GIVEN TEXT:
====================

I remember taking an Advanced Data Structures class in college, and during the last week of the semester, the computers got so busy that it could take 30 minutes or more just for a program to compile. (This was back in the dark ages when we all connected using "dumb" terminals to the same computer.) I also remember some of my classmates eagerly awaiting the completion ofa compilation, saying they had only had a few errors on the last compilation and they were sure they were gone now. The implication was that as soon as the program compiled, they were practically done. It made me wonder if they did any testing at all. Did they stop at the successful compilation and just assume it worked?
I was well aware of the fact that a compiled program didn't necessary mean a working program. I still tested my program to make sure it would return the expected results and handle error conditions gracefully. Way back then, we didn't even consider how fast the compilation performed, as long as we got the right answer. But without testing their compilations, my classmates would have no guarantee of anything approaching correctness.
Now fast-forward 15 years or so. I had just become an independent consultant after leaving Sybase, and one Monday morning I was called out to Orlando for an emergency tuning job on a Sybase application that had gone live that morning. (Orlando was three hours ahead of my time zone.) I was on a plane that afternoon and onsite at 8AM ET Tuesday morning. The only information I had was that the application had been thoroughly tested but didn't work when deployed into production. It didn't take me long to determine that the developers' definition of "thoroughly tested" was very different than mine. Apparently, they had verified that all the application screens worked perfectly and returned the correct results in the correct boxes, but they hadn't tested the application with more than one operation being performed at a time. So I got my first trip to Disney World because of their lack of a testing protocol.
The main problem they encountered because of a lack of multiuser testing was blocking. They hadn't even considered what would happen when two different clients were trying to update the same data concurrently. (And of course, after deployment, they had situations in which a lot more than two clients were trying to access the same data at the same time.) The second problem was that they had no idea if their physical resources could handle the expected load. Could their disk system and memory cache handle all the data access they were expecting? Did their network have the bandwidth to deal with the client/server communication of the expected number of users? They had no idea because they had never done any testing beyond making sure the application "worked," and for them that meant that it seemed to be returning the right data when one user was running the application.

====================

PROVIDED INFORMATION:

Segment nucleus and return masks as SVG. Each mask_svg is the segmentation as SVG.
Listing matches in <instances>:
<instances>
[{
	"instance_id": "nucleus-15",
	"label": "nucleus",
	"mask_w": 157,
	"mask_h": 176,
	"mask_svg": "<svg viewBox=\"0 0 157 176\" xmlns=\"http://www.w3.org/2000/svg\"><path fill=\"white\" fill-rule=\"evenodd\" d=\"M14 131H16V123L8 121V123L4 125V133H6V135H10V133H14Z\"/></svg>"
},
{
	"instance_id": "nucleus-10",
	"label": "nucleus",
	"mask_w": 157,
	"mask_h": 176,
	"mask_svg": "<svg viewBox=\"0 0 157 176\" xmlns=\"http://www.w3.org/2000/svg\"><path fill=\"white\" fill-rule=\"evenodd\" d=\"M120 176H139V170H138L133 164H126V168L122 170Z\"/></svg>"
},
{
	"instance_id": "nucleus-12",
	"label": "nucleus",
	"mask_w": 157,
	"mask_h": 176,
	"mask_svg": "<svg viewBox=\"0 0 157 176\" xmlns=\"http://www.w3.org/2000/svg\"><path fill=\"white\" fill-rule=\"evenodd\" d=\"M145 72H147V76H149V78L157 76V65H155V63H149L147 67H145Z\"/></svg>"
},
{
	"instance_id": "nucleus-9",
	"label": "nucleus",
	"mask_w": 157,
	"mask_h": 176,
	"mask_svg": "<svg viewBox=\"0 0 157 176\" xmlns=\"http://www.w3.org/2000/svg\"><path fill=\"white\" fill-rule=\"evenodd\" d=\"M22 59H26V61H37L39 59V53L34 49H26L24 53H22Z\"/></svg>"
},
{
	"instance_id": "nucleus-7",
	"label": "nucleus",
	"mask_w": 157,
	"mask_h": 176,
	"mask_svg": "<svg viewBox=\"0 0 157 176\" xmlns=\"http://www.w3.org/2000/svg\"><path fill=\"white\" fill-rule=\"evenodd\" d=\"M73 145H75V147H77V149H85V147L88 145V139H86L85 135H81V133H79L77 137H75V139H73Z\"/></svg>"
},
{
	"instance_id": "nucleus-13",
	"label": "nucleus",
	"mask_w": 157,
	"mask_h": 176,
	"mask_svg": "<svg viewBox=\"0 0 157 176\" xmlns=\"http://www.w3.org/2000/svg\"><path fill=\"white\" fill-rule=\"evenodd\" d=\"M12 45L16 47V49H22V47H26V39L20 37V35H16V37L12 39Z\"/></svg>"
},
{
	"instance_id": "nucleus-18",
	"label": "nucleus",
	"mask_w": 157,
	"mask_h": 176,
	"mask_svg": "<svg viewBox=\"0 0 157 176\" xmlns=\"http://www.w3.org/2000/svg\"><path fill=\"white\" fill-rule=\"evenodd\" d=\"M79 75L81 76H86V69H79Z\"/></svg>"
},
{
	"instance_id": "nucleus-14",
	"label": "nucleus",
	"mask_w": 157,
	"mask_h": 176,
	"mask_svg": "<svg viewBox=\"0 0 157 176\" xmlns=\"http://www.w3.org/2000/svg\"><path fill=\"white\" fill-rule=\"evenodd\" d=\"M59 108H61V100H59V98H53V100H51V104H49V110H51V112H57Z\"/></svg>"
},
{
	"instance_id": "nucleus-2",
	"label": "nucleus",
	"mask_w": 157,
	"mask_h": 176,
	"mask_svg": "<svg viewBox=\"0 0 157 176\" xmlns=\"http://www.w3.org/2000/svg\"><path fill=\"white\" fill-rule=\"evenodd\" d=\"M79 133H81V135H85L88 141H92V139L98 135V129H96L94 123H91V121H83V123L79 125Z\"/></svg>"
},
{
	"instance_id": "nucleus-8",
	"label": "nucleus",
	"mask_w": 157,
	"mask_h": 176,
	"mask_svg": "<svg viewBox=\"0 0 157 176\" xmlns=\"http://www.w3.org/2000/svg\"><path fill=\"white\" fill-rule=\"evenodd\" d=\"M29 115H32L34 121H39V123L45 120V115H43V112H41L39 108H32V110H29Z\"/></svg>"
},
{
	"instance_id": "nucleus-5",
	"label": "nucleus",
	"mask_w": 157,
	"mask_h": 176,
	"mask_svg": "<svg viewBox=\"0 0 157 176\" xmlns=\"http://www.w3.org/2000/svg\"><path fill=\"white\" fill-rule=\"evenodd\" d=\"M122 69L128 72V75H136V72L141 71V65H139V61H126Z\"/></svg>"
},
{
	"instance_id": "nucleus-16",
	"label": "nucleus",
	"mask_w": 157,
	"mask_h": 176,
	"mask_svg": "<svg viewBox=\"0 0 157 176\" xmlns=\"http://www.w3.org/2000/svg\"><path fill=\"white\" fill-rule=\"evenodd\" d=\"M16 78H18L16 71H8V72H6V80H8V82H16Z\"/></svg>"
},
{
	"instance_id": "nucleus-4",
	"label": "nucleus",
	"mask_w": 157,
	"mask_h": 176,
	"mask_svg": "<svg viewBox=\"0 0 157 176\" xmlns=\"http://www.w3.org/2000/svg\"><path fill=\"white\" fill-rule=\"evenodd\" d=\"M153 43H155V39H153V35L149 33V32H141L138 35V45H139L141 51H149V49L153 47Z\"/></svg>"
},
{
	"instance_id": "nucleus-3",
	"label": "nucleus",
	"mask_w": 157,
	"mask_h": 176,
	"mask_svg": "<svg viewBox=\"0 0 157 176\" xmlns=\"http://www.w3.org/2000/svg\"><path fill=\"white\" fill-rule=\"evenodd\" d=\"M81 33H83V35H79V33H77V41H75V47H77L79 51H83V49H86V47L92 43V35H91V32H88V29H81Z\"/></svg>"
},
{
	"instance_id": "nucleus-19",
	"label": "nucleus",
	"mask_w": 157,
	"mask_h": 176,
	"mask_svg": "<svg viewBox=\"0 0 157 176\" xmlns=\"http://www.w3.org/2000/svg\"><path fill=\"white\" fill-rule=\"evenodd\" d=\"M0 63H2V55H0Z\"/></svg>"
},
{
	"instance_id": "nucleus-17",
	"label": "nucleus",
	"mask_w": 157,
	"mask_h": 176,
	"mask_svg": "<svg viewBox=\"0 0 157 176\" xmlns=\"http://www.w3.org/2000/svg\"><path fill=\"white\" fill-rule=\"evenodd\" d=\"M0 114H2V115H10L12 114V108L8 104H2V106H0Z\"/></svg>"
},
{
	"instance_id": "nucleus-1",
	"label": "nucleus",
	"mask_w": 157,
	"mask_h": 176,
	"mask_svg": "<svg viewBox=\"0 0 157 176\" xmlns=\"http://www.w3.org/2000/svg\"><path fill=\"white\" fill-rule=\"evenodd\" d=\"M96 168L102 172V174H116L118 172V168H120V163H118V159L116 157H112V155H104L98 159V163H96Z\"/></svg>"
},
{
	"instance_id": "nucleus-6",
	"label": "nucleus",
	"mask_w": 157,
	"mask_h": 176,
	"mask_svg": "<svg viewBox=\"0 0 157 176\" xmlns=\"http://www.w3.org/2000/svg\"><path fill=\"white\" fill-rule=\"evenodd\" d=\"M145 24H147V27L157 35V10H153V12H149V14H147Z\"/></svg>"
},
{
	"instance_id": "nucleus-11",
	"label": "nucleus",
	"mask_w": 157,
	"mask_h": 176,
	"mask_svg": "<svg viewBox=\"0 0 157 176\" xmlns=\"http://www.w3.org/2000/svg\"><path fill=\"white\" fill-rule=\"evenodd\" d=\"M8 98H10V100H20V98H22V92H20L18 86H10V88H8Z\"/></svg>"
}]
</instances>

====================

THE TASK:
Please extract the passage of the testing essay starting with "I was well aware" and going on through "anything approaching correctness.", copied word for word. Nothing in the records matters for this work.

RESULT FOR THIS EXERCISE:
I was well aware of the fact that a compiled program didn't necessary mean a working program. I still tested my program to make sure it would return the expected results and handle error conditions gracefully. Way back then, we didn't even consider how fast the compilation performed, as long as we got the right answer. But without testing their compilations, my classmates would have no guarantee of anything approaching correctness.